The standard legend of India’s Green Revolution centers on two propositions. First, India faced a food crisis, with farms mired in tradition and unable to feed an exploding population; and second, Borlaug’s wheat seeds led to record harvests from 1968 on, replacing import dependence with food self-sufficiency.
Meanwhile, the government urged Indian farmers to grow nonfood export crops to earn foreign currency. They switched millions of acres from rice to jute production, and by the mid-1960s India was exporting agricultural products.
Borlaug’s miracle seeds were not inherently more productive than many Indian wheat varieties. Rather, they just responded more effectively to high doses of chemical fertilizer. But while India had abundant manure from its cows, it produced almost no chemical fertilizer. It had to start spending heavily to import and subsidize fertilizer.
India did see a wheat boom after 1967, but there is evidence that this expensive new input-intensive approach was not the main cause. Rather, the Indian government established a new policy of paying higher prices for wheat. Unsurprisingly, Indian farmers planted more wheat and less of other crops.
Once India’s 1965-67 drought ended and the Green Revolution began, wheat production sped up, while production trends in other crops like rice, maize and pulses slowed down. Net food grain production, which was much more crucial than wheat production alone, actually resumed at the same growth rate as before.

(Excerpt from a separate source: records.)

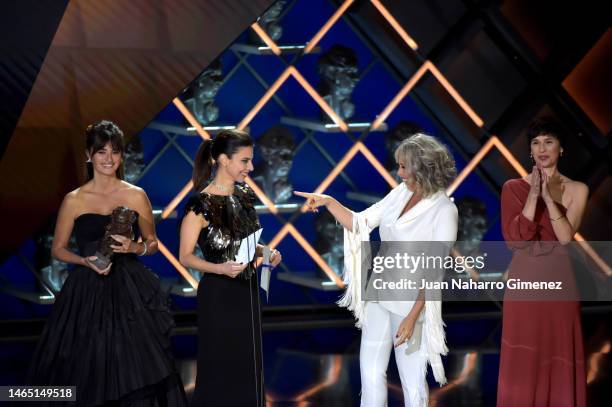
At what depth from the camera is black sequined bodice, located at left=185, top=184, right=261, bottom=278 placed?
337cm

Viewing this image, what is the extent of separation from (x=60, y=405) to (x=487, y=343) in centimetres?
278


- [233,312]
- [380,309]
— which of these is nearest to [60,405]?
[233,312]

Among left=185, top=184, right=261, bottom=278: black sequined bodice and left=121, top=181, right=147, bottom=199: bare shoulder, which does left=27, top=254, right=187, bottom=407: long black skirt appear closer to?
left=121, top=181, right=147, bottom=199: bare shoulder

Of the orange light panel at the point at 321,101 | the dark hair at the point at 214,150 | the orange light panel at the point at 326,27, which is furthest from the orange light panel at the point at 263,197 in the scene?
the dark hair at the point at 214,150

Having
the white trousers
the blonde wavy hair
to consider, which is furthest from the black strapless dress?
the blonde wavy hair

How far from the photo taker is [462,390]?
4.52 meters

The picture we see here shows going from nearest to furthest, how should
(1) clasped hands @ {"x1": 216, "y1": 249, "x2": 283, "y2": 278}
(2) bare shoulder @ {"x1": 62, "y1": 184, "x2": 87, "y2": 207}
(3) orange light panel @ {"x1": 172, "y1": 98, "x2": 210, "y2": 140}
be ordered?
(1) clasped hands @ {"x1": 216, "y1": 249, "x2": 283, "y2": 278} → (2) bare shoulder @ {"x1": 62, "y1": 184, "x2": 87, "y2": 207} → (3) orange light panel @ {"x1": 172, "y1": 98, "x2": 210, "y2": 140}

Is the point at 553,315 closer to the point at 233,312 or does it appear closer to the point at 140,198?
the point at 233,312

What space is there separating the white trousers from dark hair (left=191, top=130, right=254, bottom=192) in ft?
2.31

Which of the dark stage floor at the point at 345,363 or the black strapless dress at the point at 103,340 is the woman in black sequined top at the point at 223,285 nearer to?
the black strapless dress at the point at 103,340

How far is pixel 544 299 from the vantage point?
A: 3523 millimetres

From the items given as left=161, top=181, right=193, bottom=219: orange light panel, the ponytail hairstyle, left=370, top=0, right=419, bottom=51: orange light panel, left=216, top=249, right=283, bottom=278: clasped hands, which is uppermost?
left=370, top=0, right=419, bottom=51: orange light panel

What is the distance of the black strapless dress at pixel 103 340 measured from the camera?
3.54m

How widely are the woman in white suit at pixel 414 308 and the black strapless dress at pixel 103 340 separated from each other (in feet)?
2.53
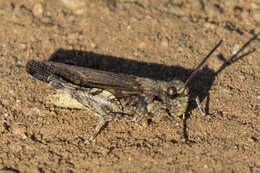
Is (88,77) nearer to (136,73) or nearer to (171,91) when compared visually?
(136,73)

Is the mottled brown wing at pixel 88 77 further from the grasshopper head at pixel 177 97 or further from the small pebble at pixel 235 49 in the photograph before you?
the small pebble at pixel 235 49

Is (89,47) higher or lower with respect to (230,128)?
higher

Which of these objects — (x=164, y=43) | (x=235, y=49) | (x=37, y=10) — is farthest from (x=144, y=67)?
(x=37, y=10)

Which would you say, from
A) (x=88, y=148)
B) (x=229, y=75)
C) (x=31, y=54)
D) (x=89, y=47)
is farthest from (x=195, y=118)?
(x=31, y=54)

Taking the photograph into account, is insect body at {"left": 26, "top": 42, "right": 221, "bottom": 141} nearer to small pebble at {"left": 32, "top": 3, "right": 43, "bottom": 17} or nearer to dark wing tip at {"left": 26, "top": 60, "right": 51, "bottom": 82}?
dark wing tip at {"left": 26, "top": 60, "right": 51, "bottom": 82}

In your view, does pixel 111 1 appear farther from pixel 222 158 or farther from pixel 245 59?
pixel 222 158
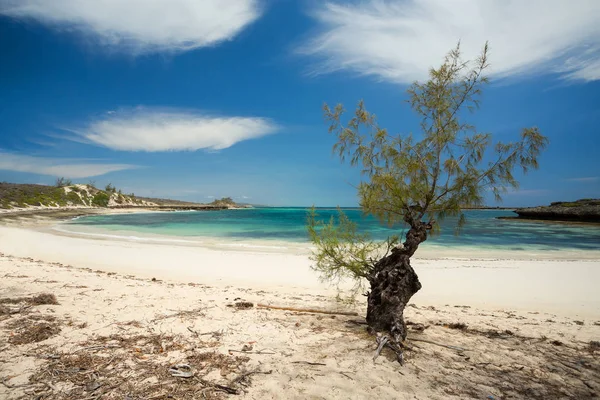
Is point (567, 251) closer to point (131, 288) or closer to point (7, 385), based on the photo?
point (131, 288)

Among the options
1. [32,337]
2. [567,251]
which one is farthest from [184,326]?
[567,251]

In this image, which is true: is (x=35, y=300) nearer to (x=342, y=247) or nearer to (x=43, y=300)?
(x=43, y=300)

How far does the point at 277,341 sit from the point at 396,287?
231cm

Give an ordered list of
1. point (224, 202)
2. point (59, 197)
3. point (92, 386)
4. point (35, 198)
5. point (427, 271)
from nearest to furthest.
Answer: point (92, 386) < point (427, 271) < point (35, 198) < point (59, 197) < point (224, 202)

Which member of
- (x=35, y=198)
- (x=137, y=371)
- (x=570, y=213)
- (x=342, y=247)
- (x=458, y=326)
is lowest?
(x=458, y=326)

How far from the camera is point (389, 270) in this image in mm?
5723

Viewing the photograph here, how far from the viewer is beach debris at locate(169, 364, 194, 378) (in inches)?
158

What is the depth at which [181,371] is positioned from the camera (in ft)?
13.5

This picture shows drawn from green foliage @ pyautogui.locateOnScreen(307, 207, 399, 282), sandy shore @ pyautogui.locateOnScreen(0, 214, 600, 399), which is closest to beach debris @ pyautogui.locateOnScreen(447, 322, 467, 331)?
sandy shore @ pyautogui.locateOnScreen(0, 214, 600, 399)

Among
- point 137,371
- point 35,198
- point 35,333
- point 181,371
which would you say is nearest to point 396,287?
point 181,371

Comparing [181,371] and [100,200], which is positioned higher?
[100,200]

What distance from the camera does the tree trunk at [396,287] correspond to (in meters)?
5.44

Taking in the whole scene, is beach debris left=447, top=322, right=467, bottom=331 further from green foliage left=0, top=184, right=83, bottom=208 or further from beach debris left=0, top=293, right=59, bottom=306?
green foliage left=0, top=184, right=83, bottom=208

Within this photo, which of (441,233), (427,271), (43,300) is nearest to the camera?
(43,300)
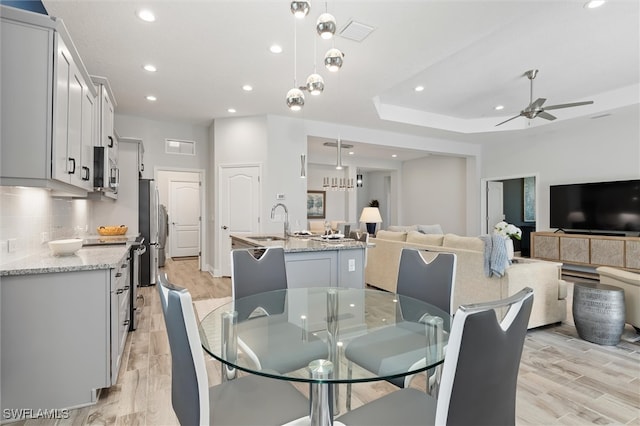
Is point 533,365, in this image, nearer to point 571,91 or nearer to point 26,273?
point 26,273

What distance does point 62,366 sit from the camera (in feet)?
6.44

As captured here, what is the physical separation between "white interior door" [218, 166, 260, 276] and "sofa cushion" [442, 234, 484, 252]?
126 inches

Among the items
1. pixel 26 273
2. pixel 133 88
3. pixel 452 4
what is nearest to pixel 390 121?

According to data from Indian economic and agricultural organizations, on the eve of the Green Revolution in 1965, Indian farmers needed 17 pounds (8 kilograms) of fertilizer to grow an average ton of food. By 1980, it took 96 pounds (44 kilograms). So, India replaced imports of wheat, which were virtually free food aid, with imports of fossil fuel-based fertilizer, paid for with precious international currency.
Today, India remains the world’s second-highest fertilizer importer, spending US$17.3 billion in 2022. Perversely, Green Revolution boosters call this extreme and expensive dependence “self-sufficiency.”

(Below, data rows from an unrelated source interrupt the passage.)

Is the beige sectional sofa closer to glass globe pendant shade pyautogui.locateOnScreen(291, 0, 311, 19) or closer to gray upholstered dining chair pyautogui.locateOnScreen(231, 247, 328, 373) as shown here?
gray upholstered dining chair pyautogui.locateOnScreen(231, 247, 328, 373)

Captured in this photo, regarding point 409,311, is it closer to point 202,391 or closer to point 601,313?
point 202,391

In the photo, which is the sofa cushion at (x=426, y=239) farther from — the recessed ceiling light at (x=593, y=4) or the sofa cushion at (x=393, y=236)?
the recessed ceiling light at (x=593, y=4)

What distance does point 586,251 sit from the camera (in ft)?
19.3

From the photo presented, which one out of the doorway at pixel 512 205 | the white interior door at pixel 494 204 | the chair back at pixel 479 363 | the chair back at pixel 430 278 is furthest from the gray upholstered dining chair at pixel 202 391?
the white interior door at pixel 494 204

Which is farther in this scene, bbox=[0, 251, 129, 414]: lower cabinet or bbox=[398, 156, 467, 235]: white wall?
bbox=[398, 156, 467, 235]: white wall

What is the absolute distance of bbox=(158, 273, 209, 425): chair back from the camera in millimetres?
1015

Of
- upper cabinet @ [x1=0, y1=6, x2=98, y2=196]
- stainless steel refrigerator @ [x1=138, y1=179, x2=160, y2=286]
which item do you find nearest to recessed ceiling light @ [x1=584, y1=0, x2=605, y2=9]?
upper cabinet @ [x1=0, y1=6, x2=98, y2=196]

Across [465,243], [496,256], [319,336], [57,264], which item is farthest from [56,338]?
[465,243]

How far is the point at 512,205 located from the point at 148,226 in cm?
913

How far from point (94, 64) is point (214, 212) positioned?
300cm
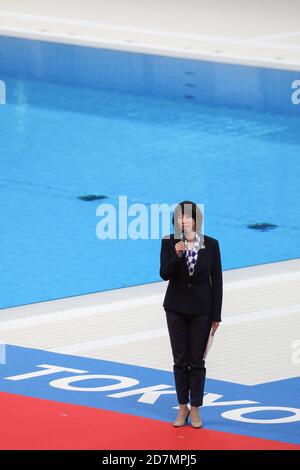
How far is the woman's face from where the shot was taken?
26.6ft

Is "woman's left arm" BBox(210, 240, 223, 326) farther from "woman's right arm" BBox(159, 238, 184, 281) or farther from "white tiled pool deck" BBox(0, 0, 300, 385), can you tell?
"white tiled pool deck" BBox(0, 0, 300, 385)

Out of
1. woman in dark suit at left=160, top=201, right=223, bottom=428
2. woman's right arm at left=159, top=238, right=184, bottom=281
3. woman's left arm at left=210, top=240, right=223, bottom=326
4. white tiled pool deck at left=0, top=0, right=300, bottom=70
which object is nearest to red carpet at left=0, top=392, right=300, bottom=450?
woman in dark suit at left=160, top=201, right=223, bottom=428

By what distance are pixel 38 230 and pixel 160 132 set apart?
3.62 m

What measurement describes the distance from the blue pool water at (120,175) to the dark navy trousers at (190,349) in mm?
2921

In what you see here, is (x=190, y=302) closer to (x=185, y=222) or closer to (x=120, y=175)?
(x=185, y=222)

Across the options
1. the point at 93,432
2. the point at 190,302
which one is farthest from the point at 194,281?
the point at 93,432

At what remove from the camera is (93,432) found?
802cm

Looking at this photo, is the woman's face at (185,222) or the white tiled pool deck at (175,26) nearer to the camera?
the woman's face at (185,222)

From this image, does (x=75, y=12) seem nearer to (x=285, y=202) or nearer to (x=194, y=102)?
(x=194, y=102)

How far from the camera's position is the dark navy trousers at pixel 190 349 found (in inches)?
321

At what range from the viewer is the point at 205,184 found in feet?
47.0

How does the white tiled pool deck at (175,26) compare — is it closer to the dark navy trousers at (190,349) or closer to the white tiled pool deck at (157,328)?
the white tiled pool deck at (157,328)

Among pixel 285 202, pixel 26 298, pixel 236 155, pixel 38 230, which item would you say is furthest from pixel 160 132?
pixel 26 298

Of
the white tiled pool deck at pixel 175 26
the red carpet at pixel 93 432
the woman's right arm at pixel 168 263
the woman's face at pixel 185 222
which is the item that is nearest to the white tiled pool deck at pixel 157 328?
the red carpet at pixel 93 432
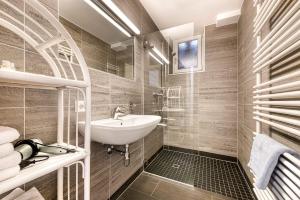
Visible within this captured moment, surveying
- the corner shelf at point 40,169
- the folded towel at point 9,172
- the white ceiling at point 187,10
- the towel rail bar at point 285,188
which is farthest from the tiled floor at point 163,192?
the white ceiling at point 187,10

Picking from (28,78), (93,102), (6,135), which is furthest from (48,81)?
(93,102)

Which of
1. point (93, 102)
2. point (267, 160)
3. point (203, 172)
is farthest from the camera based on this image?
point (203, 172)

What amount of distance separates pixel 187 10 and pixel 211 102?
4.94 feet

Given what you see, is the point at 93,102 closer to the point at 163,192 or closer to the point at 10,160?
the point at 10,160

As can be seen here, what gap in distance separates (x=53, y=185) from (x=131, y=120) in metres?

The toll of ‘green’ pollution
Recent research shows that the environmental costs of the Green Revolution are as severe as its economic impacts. One reason is that fertilizer use is astonishingly wasteful. Globally, only 17% of what is applied is taken up by plants and ultimately consumed as food. Most of the rest washes into waterways, where it creates algae blooms and dead zones that smother aquatic life. Producing and using fertilizer also generates copious greenhouse gases that contribute to climate change.
The Green Revolution still has many boosters today, especially among biotech companies that are eager to draw parallels between genetically engineered crops and Borlaug’s seeds. I agree that it offers important lessons about how to move forward with food production, but actual data tells a distinctly different story from the standard narrative. In my view, there are many ways to pursue less input-intensive agriculture that will be more sustainable in a world with an increasingly erratic climate.